Voters Lose in Political Games Convulsing Raleigh
You may have read about the latest political skirmish that happened earlier this month in the state legislature.
In a hastily called, utterly opaque midnight session, Republican leadership in the N.C. House dropped a political hammer on the state teachers association as retribution for their opposition in a prior political squabble.
Many people I talk to in the capital are feeling an increasing sense of frustration with how the state's political business is conducted. Democrats called the recent midnight session dirty pool, but it's tough for them to criticize when some of those same Democrats did similar stuff when they had the reins of power.

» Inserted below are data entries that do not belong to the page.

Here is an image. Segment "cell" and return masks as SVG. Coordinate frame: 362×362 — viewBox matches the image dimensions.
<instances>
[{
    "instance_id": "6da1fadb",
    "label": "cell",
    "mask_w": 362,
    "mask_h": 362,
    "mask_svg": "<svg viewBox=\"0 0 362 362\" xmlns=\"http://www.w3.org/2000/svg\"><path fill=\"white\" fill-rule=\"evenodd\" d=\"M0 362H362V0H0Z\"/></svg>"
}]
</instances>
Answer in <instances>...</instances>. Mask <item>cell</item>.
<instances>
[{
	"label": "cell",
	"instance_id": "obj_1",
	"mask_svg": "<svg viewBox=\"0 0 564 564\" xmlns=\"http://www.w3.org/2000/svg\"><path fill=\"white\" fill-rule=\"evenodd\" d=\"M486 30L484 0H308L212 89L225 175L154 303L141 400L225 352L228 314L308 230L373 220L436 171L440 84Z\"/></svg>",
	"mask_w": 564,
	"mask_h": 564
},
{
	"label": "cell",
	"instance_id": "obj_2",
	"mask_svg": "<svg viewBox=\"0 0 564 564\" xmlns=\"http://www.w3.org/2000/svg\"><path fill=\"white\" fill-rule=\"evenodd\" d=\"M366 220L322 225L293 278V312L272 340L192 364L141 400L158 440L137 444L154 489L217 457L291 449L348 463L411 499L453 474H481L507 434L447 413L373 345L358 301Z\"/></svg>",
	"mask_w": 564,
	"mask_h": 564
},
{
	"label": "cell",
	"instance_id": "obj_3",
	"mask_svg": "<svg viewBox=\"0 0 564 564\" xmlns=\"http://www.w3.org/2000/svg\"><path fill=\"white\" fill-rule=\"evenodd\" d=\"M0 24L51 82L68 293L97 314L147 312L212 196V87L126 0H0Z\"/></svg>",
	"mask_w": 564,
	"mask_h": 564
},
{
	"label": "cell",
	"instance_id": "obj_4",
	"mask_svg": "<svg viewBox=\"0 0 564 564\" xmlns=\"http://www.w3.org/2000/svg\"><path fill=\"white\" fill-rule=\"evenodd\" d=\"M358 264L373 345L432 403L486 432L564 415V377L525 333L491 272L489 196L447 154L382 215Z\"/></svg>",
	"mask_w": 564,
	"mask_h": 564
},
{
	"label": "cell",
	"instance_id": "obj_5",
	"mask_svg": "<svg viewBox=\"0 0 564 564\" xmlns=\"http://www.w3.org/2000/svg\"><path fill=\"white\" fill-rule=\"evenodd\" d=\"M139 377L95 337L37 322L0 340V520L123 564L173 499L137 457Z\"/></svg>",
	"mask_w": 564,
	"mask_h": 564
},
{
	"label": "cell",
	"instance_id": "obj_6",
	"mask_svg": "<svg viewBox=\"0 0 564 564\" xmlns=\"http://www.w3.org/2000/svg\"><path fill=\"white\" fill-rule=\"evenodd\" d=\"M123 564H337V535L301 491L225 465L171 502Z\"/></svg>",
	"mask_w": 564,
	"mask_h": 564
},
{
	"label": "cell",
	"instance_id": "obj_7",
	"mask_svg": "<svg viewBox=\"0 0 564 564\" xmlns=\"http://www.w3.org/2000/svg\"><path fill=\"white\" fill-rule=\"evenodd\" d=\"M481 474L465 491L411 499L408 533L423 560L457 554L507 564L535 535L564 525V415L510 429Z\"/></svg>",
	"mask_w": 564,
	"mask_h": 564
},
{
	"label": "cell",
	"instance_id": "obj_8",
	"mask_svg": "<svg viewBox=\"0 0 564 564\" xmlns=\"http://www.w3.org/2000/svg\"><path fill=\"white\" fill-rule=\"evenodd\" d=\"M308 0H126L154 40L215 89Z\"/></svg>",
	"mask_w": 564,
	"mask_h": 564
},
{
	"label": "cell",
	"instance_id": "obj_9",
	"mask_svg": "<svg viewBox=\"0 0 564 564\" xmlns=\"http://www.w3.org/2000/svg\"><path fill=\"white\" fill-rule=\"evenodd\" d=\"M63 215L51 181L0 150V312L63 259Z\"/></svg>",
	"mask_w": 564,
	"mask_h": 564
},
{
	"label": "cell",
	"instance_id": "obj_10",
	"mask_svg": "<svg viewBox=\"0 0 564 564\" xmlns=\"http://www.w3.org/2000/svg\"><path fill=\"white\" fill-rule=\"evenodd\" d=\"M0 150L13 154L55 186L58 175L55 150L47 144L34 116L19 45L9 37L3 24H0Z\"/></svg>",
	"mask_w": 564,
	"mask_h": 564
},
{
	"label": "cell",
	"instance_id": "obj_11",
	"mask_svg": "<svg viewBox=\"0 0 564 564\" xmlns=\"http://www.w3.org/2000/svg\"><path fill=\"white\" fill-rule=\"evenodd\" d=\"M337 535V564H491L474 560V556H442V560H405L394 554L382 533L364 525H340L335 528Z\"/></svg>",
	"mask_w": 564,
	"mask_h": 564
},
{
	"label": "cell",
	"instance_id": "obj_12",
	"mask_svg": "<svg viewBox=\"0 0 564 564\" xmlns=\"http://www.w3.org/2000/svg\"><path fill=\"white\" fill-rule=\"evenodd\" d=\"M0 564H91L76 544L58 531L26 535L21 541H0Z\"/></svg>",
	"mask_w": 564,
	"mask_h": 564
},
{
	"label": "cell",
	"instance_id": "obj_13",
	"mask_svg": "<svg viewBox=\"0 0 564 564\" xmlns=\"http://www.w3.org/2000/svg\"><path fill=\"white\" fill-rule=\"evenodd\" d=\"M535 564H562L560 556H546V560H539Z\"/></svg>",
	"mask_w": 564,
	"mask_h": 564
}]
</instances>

The back-and-forth between our two largest political parties has voters feeling like a rag doll being torn apart by two tantrum-ridden toddlers. The partisan battles go on, political scores are settled and the needs of average citizens are being ripped apart.
A big reason the Republicans were able to carry out their latest sortie on Democrats was because they came to power in 2010 after a brilliantly executed and well-funded campaign to "clean up Raleigh." And after a century of one-party control, the capital was in need of some reform.
The campaign was successful but the concept of reform didn't last long, as the new majority quickly learned to play the same old tired political game.
To say that the deep disappointment we feel in our government is only the result of a few politicians misses how truly discouraged voters have become with the political system itself. No wonder more and more of us tune out our democracy. When my kids at home bicker like this, I want to tune them out, too.
But much like being the parent of a child, voters are the guardians of our democracy. And good parenting demands that we pay close attention to how "the kids" are acting. We must reward good behavior and, when necessary, reprimand poor choices. Most of all, we have to keep an eye on what they are doing. Even if it's in the middle of the night, we need to know what games they are playing.
Just like when we send our own kids off to school, we need to send our politicians off to a capital that has certain expectations of behavior. Sending them to a capital that has been immersed in partisan warfare and political gamesmanship is no more responsible than sending our children to a nightclub for their education.
We need to be extra vigilant about not just what gets done, but how things get done in Raleigh. There is a right way and a wrong way to pursue political outcomes, and we can no longer accept the notion that the ends justify any means necessary.
So let's start here. Let's quit accepting that the only way to play politics is to play games with the process in order to win. Let's demand that our business be done in a way that is fair, transparent and inclusive. Even if this means that our preferred party doesn't get everything it wants.
Reasonable people can disagree on what policies our government should pursue, but at a bare minimum we should all agree that it is not acceptable to manipulate the process in pursuit of our favored policies. The concept of taking votes in the middle of the night with little or no notice may have been permissible by the rules, but if that's the case, the rules need to change.
While they have been going on for years now, it's far past time to quit playing political games where voters lose out.
Damon Circosta is the executive director of the N.C. Center for Voter Education, a Raleigh-based nonprofit and nonpartisan organization.